What this exercise asks:
1. Say whether each statement below agrees with the housing law excerpt that follows. Answer yes or no, and quote the deciding words from the excerpt. (a) For a weekly tenancy, Ground 8 requires eight weeks' arrears. (b) The landlord needs to prove two months' arrears only at the date of the hearing. (c) When a cheque clears on presentation, the debt counts as paid on the date the cheque clears.
2. Rewrite the paragraph of the housing law excerpt below that begins "This is the first of three distinct grounds" as a short list, keeping its main facts.

Document excerpt:
::::::::

This ground does not apply if a spouse succeeds to the tenancy under section 17. The Act specifies that acceptance of rent after the death of the former tenant should not be regarded as creating a new tenancy unless the landlord has agreed in writing to a change in the terms of the tenancy, such as an increase in rent.


Ground 8 Two months' rent arrears
As amended by Housing Act 1996 s101.
This is the first of three distinct grounds for possession based on rent arrears, although in practice most landlords plead all three in the alternative. Under Ground 8, two months' rent arrears (or eight weeks' arrears in the case of a weekly tenancy) give a landlord an automatic right to a possession order. However the landlord must prove that there are two months' arrears, both at the time when the notice of the landlord's intention to bring proceedings is served and at the date of the hearing.

Judges are entitled to find that Ground 8 is satisfied despite the fact that housing benefit is owed by the local authority (Marath v MacGillivray (1996) 28 HLR 484, CA, where the local authority paid benefit after the hearing with the result that the arrears were reduced below the Ground 8 threshold).

N. B. Day v Coltrane [2003] EWCA Civ 342; [2003] 1 WLR 1379. Delivery of a cheque is a conditional payment. If it is agreed (either expressly or through a course of dealing) that payment may be made by cheque, "where a cheque is offered in payment it amounts to a conditional payment.... from the time when the cheque was delivered" provided that it clears. That principle applies to Ground 8. If a cheque clears on presentation, the debt is paid when the cheque was delivered. An un-cleared cheque delivered to the landlord at or before the hearing and which was accepted by him, or which he was bound by an earlier agreement to accept, is to be treated as payment on the date of delivery provided it was subsequently paid on first presentation.

::::::::

Data provided:
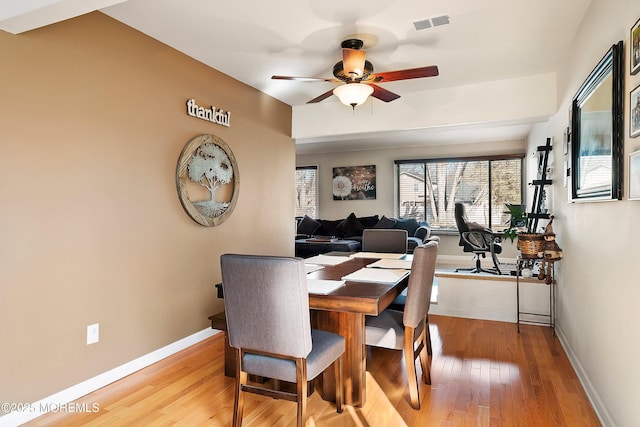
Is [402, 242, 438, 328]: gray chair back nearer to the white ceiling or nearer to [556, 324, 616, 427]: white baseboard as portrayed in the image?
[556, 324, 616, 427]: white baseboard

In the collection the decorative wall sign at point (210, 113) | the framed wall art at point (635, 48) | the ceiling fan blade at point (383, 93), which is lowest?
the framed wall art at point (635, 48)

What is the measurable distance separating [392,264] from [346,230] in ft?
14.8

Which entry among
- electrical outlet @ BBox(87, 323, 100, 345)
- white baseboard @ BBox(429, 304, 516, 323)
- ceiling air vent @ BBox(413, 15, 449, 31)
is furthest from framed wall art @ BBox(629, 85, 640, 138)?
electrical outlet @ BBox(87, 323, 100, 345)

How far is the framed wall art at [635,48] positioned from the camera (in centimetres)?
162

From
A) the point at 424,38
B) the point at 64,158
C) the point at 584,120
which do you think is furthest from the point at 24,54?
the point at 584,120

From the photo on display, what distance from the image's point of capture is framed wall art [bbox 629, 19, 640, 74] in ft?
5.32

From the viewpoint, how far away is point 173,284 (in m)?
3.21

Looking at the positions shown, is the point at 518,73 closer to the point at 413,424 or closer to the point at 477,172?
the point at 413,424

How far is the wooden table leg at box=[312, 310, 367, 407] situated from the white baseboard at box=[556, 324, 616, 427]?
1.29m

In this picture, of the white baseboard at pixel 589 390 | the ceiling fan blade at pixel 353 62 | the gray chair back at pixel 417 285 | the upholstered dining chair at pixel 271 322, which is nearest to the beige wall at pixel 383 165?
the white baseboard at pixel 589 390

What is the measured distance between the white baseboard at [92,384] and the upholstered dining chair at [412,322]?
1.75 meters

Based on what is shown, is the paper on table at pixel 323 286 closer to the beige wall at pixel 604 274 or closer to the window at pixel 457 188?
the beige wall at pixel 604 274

::::::::

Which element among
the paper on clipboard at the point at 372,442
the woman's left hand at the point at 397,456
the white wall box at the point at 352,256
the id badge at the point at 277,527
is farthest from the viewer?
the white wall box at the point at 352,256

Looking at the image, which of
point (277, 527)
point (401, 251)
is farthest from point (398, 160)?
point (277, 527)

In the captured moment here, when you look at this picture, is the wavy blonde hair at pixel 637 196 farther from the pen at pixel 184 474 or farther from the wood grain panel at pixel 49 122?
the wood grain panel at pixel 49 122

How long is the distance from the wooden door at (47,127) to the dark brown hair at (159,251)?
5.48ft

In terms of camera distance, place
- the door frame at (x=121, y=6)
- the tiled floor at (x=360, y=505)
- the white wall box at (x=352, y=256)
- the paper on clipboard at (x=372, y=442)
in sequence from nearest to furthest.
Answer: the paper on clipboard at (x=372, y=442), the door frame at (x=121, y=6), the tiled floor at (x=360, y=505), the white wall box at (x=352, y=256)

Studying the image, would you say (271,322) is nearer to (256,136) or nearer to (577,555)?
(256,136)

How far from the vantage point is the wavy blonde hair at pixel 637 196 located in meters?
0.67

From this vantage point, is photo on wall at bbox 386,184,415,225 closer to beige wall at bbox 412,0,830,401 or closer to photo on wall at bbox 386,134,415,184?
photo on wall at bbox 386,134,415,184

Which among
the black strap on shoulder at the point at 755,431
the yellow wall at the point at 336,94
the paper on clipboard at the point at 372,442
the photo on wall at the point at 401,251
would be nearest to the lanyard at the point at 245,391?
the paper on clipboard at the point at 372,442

::::::::

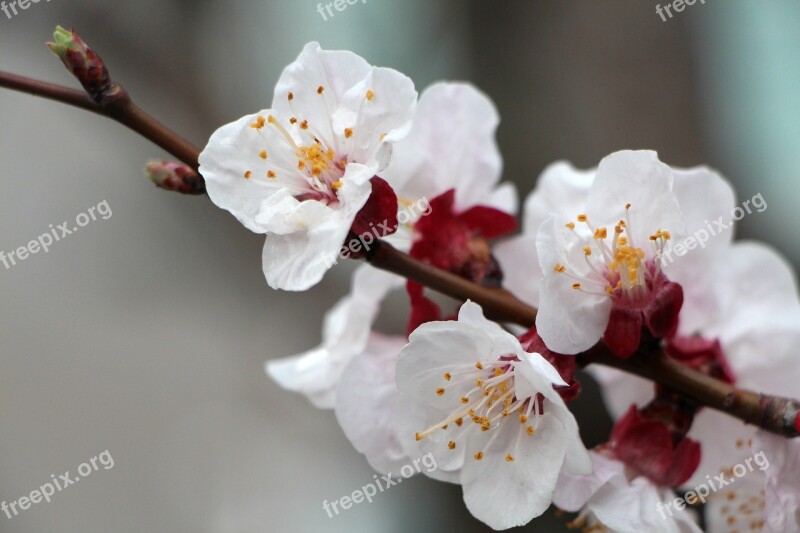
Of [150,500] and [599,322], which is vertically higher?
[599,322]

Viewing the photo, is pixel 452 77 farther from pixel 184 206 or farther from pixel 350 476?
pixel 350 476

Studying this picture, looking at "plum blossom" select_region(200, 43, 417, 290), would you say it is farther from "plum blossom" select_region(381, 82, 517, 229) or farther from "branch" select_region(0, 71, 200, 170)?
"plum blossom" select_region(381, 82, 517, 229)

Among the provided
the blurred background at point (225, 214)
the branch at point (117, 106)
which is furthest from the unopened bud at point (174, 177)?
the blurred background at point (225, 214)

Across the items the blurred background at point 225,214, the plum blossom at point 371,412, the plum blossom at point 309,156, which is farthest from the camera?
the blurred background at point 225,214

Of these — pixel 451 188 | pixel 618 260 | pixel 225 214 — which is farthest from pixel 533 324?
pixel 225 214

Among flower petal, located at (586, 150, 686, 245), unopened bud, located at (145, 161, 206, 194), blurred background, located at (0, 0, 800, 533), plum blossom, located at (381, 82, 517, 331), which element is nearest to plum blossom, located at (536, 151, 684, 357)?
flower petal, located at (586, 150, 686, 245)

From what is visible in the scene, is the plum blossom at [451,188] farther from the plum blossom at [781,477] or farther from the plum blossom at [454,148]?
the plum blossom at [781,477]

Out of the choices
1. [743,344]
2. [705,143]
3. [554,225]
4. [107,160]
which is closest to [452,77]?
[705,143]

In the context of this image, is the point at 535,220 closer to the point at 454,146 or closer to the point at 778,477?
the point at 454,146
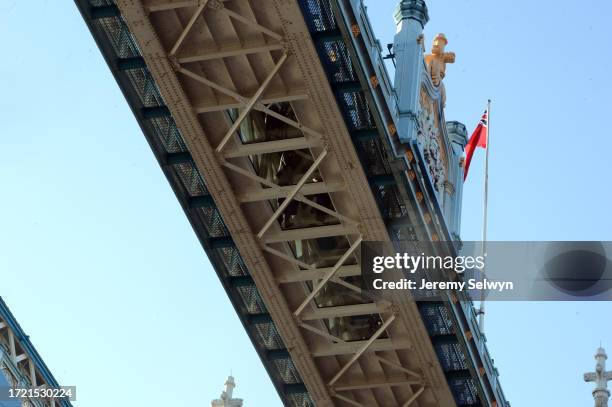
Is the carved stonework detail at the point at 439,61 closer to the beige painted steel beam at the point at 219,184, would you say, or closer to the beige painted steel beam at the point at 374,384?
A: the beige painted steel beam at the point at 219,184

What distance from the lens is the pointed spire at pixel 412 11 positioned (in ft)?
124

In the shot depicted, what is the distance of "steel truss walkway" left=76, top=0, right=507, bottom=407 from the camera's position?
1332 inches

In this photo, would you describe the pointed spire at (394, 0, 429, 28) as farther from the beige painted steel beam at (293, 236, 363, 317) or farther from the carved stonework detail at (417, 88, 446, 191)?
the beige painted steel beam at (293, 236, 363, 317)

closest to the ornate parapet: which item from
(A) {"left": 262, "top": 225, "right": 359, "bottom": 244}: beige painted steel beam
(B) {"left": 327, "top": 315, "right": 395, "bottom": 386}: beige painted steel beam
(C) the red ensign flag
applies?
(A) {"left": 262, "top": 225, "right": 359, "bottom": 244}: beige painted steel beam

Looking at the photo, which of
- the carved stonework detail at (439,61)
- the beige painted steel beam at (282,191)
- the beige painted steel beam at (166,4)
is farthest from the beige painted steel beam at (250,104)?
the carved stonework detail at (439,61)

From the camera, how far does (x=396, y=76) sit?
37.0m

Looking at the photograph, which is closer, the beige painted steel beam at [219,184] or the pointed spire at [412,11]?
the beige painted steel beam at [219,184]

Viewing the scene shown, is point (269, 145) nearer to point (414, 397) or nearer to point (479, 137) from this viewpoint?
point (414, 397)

::::::::

Expected outputs:
1.
(a) Yes: "two months' rent arrears (or eight weeks' arrears in the case of a weekly tenancy)"
(b) No: "both at the time when the notice of the landlord's intention to bring proceedings is served and at the date of the hearing"
(c) No: "If a cheque clears on presentation, the debt is paid when the cheque was delivered."

2.
- Ground 8 is the first of three separate grounds for possession based on rent arrears. Most landlords plead all three in the alternative.
- Two months' rent arrears give the landlord an automatic right to a possession order. For a weekly tenancy, the threshold is eight weeks' arrears.
- The landlord must prove two months' arrears at two points: when the notice of intended proceedings is served and on the date of the hearing.